[ESERCIZIO]:
Puoi trascrivere fedelmente, dal testo sulla commemorazione al cimitero di Bergamo riportato più sotto, il passo che si apre con le parole contenenti "Gli antifascisti di" e si chiude con "nostalgici del Ventennio."?

═════ ESTRATTO DELLA FONTE ═════

Questa mattina un gruppo di antifascisti bergamaschi ha sabotato la commemorazione che il prete fascista Giulio Tam ha tenuto al cimitero di Bergamo per ricordare un repubblichino

Azione al cimitero di Bergamo - no al fascismo, no al revisionismo storico

comunicato dei GAP - chi era il repubblichino commemorato? un approfondimento - il video dello striscione

19 / 7 / 2009

NO AL FASCISMO - NO AL REVISIONISMO STORICO

Torna ancora una volta a fare capolino a Bergamo il revisionismo storico, con il suo odioso armamentario fatto di menzogne e riscrittura della Storia: protagonista di questa vergognosa operazione è padre Giulio Tam, il “prete in camicia nera”, un sacerdote sospeso a divinis dalla Chiesa che ha celebrato una messa al cimitero di Bergamo per ricordare il sotto tenente repubblichino Gino Lorenzi, a detta dei nostalgici “martire della barbarie partigiana”.
Gli antifascisti di Bergamo - prendendo esempio dai Ribelli della Montagna di Rovetta - non sono stati a guardare, hanno messo in campo una risposta intelligente ed efficace: 6 manichini “fucilati” sono stati appesi alle luci dell’alba fuori dalla sede de “l’eco di bergamo” a ricordare i 6 civili inermi fatti trucidare a Gaiarine (TV) da questo “martire” nonchè, durante la commemorazione - che riuniva il peggio della canaglia fascista - magicamente uno stereo sparava a tutto volume le note di “Bella Ciao” e di altri canti partigiani e dalla gru di un cantiere vicino veniva misteriosamente srotolato un enorme striscione che ricordava che la nostra città è antifascista, creando sgomento e rabbia negli occhi torvi dei nostalgici del Ventennio.

═════ DATI FORNITI ═════

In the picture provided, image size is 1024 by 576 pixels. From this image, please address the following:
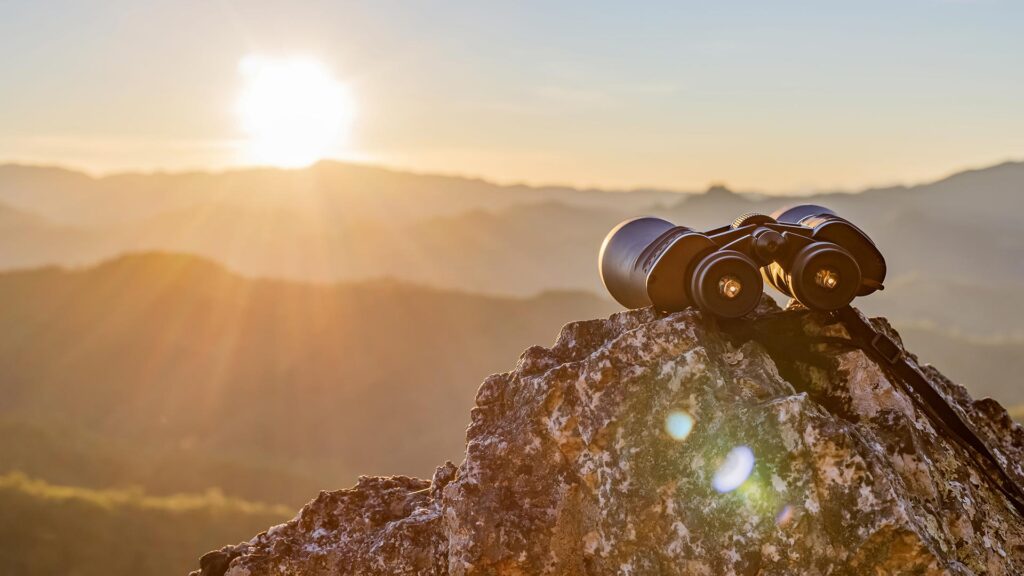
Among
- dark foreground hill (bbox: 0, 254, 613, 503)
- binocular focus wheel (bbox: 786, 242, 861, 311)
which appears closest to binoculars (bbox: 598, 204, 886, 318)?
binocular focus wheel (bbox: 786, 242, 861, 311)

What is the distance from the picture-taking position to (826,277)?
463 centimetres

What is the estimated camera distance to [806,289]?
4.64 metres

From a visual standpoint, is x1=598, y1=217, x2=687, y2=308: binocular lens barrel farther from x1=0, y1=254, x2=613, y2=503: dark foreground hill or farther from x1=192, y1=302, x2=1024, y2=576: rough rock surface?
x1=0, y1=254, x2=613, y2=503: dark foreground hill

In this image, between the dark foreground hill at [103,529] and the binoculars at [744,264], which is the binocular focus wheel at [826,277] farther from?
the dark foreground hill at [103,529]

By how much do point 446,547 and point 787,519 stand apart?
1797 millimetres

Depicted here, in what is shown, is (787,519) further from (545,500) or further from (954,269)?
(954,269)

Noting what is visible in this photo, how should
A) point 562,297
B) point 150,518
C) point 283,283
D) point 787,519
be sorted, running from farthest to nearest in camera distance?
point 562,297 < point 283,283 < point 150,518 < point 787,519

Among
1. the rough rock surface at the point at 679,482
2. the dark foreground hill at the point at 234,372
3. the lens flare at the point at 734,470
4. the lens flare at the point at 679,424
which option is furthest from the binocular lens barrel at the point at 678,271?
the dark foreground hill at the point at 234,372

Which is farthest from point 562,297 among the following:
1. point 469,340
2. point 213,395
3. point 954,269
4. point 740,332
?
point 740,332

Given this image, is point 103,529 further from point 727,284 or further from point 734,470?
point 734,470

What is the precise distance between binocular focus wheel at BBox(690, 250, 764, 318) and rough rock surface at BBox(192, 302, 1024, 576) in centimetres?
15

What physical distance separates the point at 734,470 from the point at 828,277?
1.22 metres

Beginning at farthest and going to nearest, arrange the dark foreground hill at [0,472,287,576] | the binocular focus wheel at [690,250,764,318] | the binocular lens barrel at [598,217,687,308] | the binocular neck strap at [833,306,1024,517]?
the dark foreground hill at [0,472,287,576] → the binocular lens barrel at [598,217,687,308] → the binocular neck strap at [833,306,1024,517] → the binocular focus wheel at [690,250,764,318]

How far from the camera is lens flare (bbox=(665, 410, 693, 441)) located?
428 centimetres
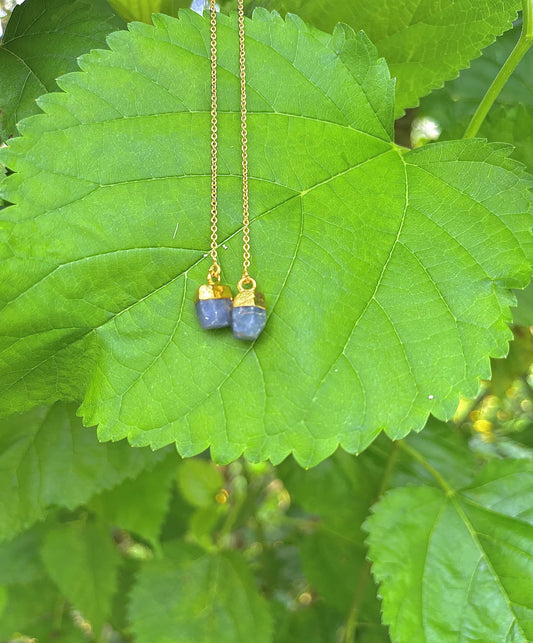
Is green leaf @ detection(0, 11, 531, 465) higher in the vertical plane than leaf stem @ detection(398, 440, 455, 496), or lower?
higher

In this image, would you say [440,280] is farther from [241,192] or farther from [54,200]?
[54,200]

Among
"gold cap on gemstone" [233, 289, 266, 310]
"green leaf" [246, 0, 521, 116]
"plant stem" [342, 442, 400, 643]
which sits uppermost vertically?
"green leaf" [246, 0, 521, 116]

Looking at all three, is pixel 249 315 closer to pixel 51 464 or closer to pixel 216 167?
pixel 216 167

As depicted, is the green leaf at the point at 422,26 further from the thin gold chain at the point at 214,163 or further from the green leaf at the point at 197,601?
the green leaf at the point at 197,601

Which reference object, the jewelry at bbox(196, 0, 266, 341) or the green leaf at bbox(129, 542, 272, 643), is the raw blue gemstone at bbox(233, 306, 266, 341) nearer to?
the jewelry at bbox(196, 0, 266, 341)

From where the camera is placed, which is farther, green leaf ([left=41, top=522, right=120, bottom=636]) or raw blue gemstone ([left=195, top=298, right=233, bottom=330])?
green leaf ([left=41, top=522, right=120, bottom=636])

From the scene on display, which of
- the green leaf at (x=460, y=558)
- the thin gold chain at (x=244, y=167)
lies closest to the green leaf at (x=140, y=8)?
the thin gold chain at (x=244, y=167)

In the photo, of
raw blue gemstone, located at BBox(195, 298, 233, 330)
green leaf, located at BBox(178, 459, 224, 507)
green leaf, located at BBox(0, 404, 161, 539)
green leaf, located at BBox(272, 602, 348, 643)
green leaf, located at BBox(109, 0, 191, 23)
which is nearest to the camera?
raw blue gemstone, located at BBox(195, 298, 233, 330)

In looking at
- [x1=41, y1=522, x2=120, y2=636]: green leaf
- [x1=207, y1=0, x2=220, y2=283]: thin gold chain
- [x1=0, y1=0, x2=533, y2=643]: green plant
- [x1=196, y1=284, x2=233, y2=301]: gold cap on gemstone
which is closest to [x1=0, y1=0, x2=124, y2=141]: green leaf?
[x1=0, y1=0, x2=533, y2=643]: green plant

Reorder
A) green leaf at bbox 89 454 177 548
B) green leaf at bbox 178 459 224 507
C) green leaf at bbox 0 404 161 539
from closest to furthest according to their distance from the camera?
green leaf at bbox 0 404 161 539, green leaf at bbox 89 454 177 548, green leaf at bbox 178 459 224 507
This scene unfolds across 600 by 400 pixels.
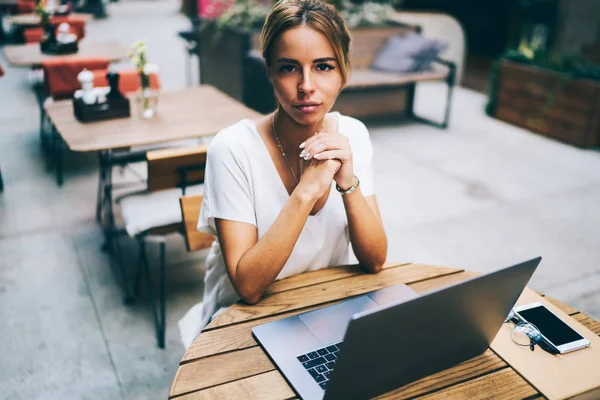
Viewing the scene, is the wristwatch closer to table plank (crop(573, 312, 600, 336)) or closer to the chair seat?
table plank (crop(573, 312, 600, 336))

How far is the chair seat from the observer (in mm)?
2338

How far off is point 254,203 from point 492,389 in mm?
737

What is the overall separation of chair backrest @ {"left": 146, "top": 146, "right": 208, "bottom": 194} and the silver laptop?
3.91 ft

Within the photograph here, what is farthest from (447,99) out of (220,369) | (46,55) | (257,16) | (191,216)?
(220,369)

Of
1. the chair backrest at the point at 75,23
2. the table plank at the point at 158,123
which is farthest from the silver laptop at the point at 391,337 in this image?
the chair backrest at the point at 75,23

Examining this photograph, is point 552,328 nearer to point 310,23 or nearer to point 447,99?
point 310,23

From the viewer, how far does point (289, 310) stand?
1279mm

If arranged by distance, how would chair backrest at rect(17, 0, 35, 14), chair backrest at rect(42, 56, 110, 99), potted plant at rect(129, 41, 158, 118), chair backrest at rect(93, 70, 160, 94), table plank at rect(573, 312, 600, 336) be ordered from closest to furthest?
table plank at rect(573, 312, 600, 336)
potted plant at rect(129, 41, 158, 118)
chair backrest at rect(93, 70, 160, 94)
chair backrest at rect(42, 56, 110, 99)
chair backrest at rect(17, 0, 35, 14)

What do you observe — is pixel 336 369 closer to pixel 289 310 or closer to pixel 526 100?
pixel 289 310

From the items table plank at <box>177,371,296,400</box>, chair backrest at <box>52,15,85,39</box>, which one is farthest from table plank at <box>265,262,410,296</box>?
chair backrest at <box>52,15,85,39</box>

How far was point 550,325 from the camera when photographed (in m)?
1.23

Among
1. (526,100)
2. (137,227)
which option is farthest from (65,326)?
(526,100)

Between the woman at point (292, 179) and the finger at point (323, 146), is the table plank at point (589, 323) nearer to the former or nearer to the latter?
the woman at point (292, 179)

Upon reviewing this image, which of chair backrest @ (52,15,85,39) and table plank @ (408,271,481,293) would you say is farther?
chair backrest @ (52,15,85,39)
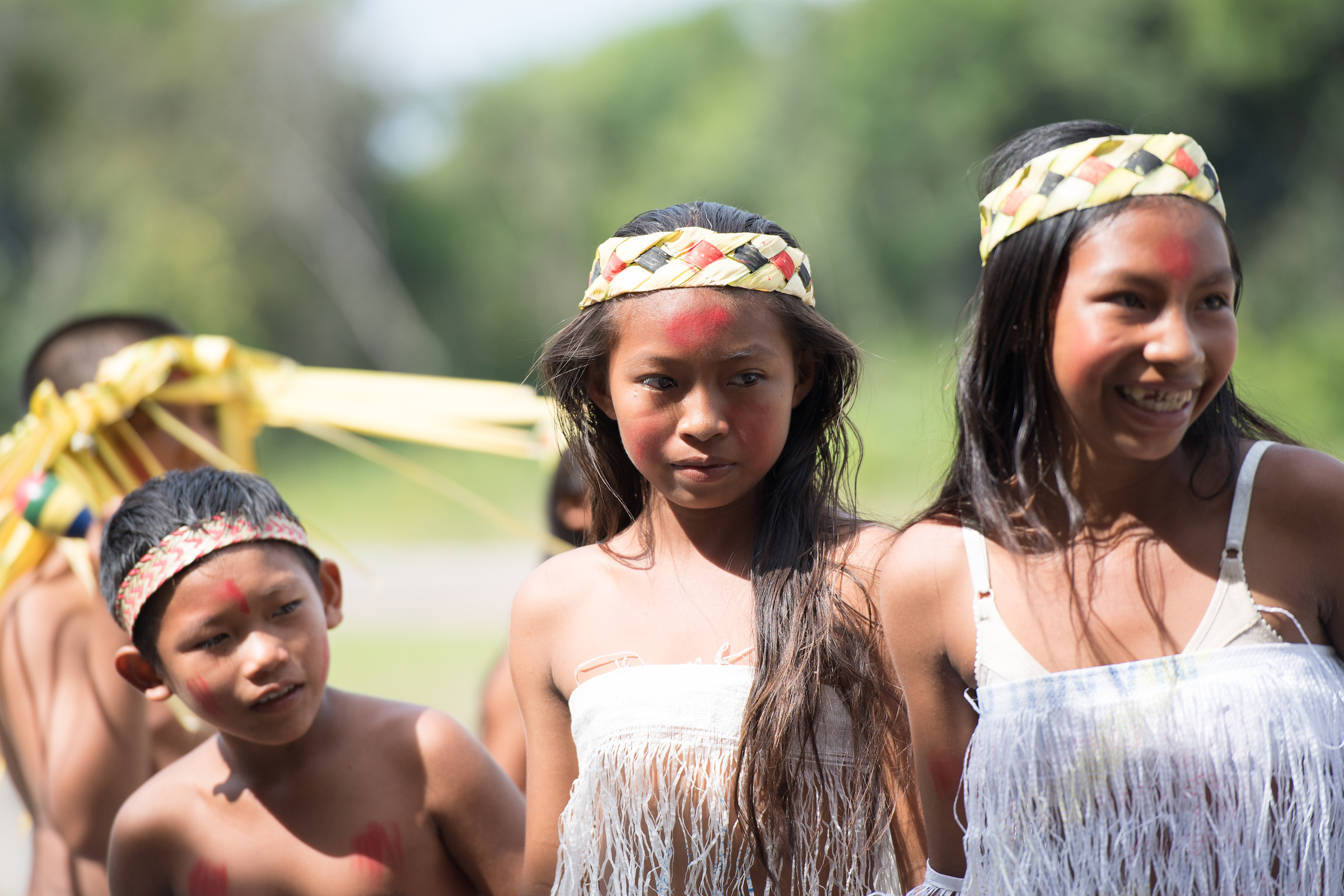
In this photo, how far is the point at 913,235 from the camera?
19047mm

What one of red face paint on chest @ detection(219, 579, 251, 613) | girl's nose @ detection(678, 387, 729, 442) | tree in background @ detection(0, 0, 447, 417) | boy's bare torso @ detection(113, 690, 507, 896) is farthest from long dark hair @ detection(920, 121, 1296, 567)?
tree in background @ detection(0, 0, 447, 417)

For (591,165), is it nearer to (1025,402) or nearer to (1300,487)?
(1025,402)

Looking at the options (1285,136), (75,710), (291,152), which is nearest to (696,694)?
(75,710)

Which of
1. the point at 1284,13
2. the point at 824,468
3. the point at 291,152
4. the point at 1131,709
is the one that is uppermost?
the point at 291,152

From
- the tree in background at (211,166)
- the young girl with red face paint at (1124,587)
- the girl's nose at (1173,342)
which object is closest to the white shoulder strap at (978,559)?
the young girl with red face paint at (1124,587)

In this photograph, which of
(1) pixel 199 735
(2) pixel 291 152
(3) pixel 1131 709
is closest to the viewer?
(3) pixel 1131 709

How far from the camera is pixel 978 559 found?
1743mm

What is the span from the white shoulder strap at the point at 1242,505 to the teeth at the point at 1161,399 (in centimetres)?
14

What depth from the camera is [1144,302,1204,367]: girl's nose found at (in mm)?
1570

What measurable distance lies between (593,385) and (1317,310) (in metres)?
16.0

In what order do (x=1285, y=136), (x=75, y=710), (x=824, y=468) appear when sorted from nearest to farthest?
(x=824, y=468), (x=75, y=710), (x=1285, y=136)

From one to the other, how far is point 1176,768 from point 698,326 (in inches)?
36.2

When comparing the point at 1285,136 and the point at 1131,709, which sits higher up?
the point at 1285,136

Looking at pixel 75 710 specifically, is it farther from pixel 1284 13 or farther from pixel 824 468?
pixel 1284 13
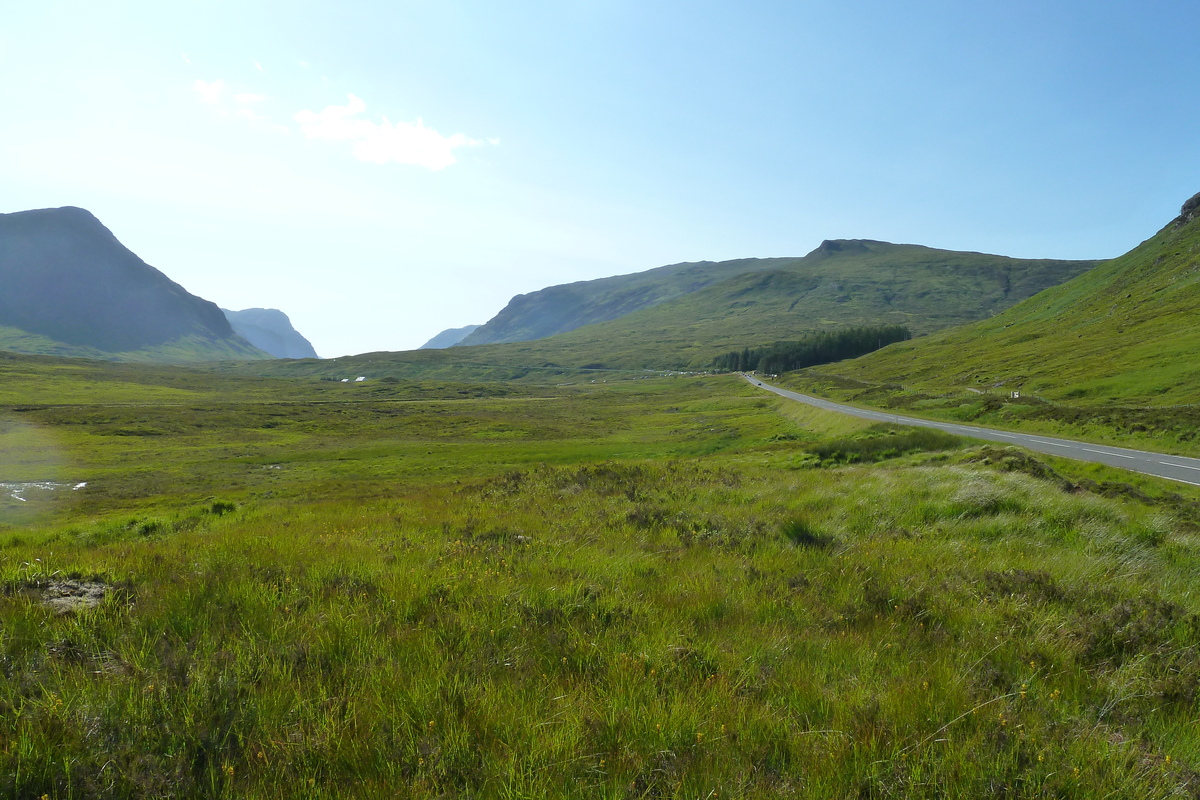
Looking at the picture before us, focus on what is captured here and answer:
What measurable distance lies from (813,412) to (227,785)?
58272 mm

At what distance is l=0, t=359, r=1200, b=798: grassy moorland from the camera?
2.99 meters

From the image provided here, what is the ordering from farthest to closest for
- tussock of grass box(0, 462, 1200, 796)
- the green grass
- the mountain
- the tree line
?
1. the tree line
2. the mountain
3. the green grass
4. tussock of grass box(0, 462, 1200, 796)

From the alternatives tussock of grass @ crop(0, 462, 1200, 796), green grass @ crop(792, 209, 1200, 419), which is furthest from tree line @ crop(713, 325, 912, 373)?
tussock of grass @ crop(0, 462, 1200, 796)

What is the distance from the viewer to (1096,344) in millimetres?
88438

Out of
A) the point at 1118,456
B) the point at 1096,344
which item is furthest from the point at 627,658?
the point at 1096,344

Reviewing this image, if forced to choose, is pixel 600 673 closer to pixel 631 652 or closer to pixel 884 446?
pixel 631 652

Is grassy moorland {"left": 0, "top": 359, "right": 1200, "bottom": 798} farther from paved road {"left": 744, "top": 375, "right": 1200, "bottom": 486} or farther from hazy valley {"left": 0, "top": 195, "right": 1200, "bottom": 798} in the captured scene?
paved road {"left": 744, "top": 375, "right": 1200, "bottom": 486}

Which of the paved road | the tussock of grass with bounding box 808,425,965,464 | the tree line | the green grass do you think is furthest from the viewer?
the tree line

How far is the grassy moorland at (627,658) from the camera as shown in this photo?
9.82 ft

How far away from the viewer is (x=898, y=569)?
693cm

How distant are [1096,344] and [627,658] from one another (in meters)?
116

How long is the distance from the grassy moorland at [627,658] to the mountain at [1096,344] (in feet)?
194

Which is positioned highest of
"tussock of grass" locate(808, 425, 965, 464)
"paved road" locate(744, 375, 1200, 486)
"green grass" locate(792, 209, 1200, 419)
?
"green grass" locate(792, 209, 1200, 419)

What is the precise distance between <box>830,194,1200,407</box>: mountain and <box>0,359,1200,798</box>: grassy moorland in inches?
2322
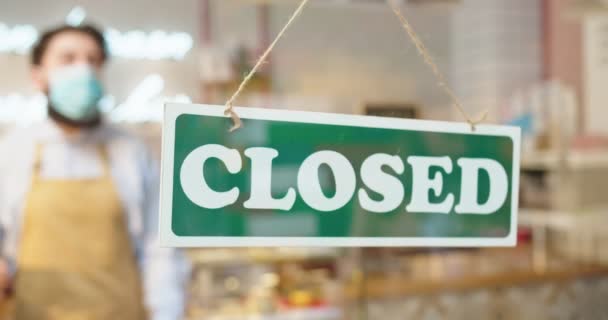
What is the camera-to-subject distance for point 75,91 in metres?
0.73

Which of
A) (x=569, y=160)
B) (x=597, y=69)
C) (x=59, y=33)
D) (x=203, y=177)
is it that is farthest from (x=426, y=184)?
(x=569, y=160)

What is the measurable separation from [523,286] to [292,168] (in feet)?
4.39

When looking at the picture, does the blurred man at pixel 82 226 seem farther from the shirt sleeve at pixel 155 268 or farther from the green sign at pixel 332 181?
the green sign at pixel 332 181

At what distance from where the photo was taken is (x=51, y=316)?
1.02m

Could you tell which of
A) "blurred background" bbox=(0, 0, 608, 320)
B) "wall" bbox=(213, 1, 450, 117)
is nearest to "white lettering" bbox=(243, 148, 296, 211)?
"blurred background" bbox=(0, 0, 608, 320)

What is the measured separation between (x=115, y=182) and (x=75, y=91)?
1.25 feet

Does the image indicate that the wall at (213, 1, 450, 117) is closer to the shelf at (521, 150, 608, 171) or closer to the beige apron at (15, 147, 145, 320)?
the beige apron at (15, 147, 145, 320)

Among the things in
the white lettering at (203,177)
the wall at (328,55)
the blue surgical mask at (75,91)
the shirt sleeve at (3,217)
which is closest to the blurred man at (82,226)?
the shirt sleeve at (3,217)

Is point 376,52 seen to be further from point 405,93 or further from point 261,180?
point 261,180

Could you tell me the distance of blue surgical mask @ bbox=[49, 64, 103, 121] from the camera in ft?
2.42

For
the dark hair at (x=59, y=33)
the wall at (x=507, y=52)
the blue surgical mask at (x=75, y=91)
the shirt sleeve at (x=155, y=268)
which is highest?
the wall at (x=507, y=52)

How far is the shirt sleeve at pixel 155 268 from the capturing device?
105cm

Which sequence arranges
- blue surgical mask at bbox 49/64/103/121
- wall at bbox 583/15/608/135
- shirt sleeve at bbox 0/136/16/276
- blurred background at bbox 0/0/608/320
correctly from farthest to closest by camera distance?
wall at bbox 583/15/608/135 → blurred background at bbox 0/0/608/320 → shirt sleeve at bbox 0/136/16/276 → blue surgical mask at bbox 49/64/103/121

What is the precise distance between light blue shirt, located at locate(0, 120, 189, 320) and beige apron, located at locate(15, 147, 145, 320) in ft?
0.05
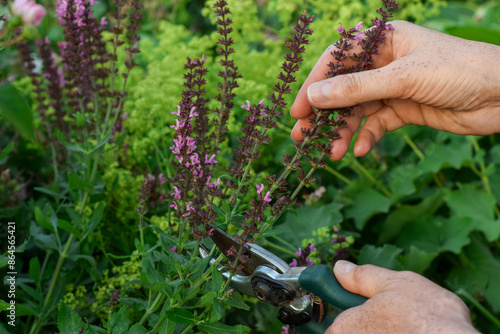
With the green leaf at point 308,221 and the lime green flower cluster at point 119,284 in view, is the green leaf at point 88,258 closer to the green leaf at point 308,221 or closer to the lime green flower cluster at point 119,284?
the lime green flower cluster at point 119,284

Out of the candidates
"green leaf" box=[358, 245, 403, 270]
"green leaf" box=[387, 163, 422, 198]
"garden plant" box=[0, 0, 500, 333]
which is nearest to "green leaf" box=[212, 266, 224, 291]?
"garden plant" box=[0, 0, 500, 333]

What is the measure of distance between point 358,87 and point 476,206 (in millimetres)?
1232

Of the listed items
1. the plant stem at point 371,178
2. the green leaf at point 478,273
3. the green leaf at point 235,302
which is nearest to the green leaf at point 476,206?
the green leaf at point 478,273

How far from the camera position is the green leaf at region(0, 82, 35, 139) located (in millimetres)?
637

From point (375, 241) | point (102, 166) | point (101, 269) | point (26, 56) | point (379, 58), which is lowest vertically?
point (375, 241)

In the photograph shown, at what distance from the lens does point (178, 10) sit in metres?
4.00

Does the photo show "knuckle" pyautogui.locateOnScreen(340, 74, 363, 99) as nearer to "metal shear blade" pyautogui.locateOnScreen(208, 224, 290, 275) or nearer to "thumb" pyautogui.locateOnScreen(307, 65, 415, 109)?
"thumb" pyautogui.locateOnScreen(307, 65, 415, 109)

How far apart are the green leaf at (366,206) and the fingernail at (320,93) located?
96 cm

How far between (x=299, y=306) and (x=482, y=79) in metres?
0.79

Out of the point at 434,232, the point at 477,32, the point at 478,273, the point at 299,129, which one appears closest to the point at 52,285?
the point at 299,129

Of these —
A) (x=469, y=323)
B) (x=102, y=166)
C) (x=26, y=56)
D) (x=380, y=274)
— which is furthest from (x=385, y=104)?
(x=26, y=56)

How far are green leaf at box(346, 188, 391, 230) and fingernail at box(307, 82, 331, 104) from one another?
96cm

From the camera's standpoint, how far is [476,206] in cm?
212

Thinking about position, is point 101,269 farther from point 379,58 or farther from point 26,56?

═════

[RISULTATO DELL'ESERCIZIO]:
Gli antifascisti di Bergamo - prendendo esempio dai Ribelli della Montagna di Rovetta - non sono stati a guardare, hanno messo in campo una risposta intelligente ed efficace: 6 manichini “fucilati” sono stati appesi alle luci dell’alba fuori dalla sede de “l’eco di bergamo” a ricordare i 6 civili inermi fatti trucidare a Gaiarine (TV) da questo “martire” nonchè, durante la commemorazione - che riuniva il peggio della canaglia fascista - magicamente uno stereo sparava a tutto volume le note di “Bella Ciao” e di altri canti partigiani e dalla gru di un cantiere vicino veniva misteriosamente srotolato un enorme striscione che ricordava che la nostra città è antifascista, creando sgomento e rabbia negli occhi torvi dei nostalgici del Ventennio.